» **Exercises to complete**:
- a) Answer these from the passage on pre-charge detention, one line each:
(i) What must happen promptly to a person arrested on reasonable suspicion, under Article 5(3)?
(ii) What right does Article 5(4) guarantee to an arrested or detained person?
(iii) Up to how many days of pre-charge detention would the Bill allow?
- b) Swap "camera" for "viewer" in the entries from the line holding "Can you tell" through the end of the entries, both ends included, and return only those lines with nothing else changed.

» **Selected excerpt**:

>> Start

20. Third, we have given very careful consideration to all of the safeguards which would apply to extensions of pre-charge detention up to 42 days under the Bill, including the judicial safeguards which already exist, and we are firmly of the view that the legal framework as a whole does not provide sufficient guarantees against arbitrariness in the exercise of the power. Article 5(1) requires that deprivations of liberty must be "lawful", which means there must be sufficient guarantees against the detention being either arbitrary or disproportionate. Article 5(3) requires a person arrested on reasonable suspicion of having committed an offence to be brought promptly before a judge. Article 5(4) guarantees the right of an arrested or detained person to a judicial hearing to determine the lawfulness of their detention. In our view the legal framework which the Bill would put in place would be incompatible with each of these requirements, because, for the reasons we give in detail in our Report on 42 days, the suspect does not have a guaranteed right to a truly judicial hearing before the judge, on equal terms with the prosecution, and the test for further detention is set too low.[17] The Government has not yet explained why our analysis of the inadequacy of the judicial safeguards is wrong. The Bill, however, contains no additional judicial safeguards. The parliamentary safeguards proposed do not make up for the inadequacy of the judicial safeguards for the reasons given above. We therefore think that the legal framework does not provide sufficient guarantees against arbitrariness and is incompatible with Articles 5(1), 5(3) and 5(4) for that reason alone.

>> End

» **Items**:
>> Start

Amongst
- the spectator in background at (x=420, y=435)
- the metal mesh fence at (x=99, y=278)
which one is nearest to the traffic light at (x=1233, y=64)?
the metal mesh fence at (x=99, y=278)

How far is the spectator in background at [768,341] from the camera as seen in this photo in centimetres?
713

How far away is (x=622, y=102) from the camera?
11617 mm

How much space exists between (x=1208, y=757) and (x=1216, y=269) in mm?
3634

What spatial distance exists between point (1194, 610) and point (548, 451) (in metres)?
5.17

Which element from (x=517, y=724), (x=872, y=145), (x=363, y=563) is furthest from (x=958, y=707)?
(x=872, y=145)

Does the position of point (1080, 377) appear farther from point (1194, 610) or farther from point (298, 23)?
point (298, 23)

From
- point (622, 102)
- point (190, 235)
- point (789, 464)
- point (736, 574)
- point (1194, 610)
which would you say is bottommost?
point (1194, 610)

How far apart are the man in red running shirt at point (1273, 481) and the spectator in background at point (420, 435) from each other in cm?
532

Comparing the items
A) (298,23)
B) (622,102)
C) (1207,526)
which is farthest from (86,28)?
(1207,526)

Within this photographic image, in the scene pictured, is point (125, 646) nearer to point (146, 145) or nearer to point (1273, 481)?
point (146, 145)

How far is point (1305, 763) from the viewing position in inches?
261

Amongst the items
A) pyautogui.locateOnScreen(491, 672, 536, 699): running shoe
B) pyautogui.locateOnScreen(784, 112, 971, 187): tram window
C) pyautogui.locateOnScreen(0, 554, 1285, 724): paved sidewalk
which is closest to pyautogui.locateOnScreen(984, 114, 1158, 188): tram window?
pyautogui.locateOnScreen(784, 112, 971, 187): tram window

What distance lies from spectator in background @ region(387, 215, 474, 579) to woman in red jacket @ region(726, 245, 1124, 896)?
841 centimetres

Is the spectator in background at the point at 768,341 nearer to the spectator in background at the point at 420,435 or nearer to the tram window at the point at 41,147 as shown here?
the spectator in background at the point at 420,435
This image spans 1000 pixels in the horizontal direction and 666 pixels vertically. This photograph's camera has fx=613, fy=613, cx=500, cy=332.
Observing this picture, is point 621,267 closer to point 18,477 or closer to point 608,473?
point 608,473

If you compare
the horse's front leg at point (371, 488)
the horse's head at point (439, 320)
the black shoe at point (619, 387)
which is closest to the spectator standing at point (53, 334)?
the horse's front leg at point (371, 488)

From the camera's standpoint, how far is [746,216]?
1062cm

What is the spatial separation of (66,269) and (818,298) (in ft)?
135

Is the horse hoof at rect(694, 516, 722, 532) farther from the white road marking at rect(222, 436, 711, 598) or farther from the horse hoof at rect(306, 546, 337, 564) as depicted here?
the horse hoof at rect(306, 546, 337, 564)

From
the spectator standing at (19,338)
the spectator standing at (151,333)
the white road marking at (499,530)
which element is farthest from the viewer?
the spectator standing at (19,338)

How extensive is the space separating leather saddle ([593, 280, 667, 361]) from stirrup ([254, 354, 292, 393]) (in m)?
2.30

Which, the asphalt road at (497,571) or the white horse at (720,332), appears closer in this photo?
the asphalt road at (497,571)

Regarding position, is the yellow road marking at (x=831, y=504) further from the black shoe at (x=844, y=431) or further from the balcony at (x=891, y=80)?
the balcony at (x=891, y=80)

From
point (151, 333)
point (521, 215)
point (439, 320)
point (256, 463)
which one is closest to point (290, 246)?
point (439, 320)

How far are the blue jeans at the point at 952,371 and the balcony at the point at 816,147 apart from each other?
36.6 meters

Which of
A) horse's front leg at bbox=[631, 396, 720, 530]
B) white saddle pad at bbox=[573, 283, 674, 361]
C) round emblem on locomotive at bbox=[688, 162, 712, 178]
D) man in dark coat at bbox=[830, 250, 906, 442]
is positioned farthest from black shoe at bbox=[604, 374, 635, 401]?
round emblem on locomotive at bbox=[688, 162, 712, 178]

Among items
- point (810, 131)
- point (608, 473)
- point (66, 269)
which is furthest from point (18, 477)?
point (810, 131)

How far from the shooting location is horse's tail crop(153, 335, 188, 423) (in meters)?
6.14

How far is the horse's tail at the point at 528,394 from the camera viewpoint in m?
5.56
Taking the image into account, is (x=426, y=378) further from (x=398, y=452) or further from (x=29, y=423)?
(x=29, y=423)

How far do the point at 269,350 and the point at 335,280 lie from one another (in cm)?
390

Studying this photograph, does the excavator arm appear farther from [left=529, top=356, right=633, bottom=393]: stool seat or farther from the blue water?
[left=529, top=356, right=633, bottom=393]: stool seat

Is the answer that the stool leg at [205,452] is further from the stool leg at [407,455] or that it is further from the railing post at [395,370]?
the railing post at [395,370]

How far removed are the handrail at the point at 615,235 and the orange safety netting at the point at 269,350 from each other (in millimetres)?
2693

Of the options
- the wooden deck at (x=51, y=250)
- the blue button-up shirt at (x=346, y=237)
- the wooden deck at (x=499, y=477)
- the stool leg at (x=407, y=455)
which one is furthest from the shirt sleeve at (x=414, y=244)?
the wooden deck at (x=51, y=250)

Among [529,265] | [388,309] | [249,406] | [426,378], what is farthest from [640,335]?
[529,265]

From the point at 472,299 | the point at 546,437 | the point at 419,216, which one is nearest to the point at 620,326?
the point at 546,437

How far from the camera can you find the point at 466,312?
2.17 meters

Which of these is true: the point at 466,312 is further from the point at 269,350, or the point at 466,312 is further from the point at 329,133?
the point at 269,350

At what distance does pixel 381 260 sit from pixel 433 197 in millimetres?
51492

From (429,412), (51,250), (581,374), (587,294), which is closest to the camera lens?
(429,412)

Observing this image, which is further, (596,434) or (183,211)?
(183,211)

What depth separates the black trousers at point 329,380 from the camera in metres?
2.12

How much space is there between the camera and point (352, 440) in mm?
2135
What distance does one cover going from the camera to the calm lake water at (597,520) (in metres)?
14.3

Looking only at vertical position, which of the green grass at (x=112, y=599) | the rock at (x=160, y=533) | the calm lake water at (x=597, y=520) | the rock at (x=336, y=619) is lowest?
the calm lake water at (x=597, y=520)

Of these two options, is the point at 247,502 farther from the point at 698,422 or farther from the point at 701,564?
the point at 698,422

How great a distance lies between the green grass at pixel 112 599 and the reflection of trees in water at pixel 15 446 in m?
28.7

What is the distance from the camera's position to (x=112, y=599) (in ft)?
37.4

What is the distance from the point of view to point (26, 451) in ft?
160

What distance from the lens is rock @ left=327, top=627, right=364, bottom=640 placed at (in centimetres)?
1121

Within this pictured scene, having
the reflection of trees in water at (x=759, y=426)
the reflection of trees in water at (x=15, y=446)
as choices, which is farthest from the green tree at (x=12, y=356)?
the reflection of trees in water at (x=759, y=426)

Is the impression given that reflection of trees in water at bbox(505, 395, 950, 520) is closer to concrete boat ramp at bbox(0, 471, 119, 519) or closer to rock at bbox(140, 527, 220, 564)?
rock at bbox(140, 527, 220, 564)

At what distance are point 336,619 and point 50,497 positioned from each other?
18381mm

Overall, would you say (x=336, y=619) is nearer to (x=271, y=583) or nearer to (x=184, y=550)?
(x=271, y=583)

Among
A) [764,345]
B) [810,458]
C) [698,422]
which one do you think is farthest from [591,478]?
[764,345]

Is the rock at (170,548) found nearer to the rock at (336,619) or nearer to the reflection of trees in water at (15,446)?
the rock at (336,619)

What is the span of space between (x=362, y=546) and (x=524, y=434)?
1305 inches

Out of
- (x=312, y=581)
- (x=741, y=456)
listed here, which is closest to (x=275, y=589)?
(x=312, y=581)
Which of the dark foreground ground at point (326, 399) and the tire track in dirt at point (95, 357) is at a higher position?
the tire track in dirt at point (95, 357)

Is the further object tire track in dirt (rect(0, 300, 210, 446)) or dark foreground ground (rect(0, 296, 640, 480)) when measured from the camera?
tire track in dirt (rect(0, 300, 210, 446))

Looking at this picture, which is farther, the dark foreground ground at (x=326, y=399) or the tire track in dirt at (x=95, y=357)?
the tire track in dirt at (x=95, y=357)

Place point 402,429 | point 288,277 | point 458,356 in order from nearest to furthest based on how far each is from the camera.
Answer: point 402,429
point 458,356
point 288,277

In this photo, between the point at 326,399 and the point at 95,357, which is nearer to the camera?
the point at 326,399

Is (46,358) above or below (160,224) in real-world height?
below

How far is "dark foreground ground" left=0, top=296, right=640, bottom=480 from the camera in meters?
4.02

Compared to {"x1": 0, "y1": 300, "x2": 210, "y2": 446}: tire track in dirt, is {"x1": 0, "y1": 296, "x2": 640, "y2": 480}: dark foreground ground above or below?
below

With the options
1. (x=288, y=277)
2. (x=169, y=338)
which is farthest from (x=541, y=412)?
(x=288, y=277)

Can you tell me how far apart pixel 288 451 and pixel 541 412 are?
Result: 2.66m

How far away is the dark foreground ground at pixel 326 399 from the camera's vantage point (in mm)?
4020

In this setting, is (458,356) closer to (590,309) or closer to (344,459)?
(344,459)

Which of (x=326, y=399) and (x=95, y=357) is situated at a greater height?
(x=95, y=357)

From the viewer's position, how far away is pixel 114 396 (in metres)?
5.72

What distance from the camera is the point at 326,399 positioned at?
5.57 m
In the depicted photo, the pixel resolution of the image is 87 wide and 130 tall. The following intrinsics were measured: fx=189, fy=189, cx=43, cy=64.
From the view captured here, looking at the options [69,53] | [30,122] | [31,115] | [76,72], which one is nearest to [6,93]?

>> End

» **Answers**:
- a)
(i) The person must be brought promptly before a judge.
(ii) The right to a judicial hearing to determine the lawfulness of their detention.
(iii) 42 days.

- b)
Can you tell me how far apart pixel 288 451 and pixel 541 412 are?
Result: 2.66m

How far away is the dark foreground ground at pixel 326 399 from the viewer's vantage point (in mm)?
4020

In this setting, is (458,356) closer to (590,309) or closer to (344,459)?
(344,459)

Which of (x=326, y=399) and (x=95, y=357) is situated at a greater height?
(x=95, y=357)

From the viewer's position, how far away is pixel 114 396 (in metres)?
5.72

What distance from the viewer is the point at 326,399 positioned at?
5.57 m
In the depicted photo, the pixel resolution of the image is 87 wide and 130 tall. The following intrinsics were measured: fx=189, fy=189, cx=43, cy=64.
From the view captured here, looking at the options [69,53] | [30,122] | [31,115] | [76,72], which one is nearest to [6,93]?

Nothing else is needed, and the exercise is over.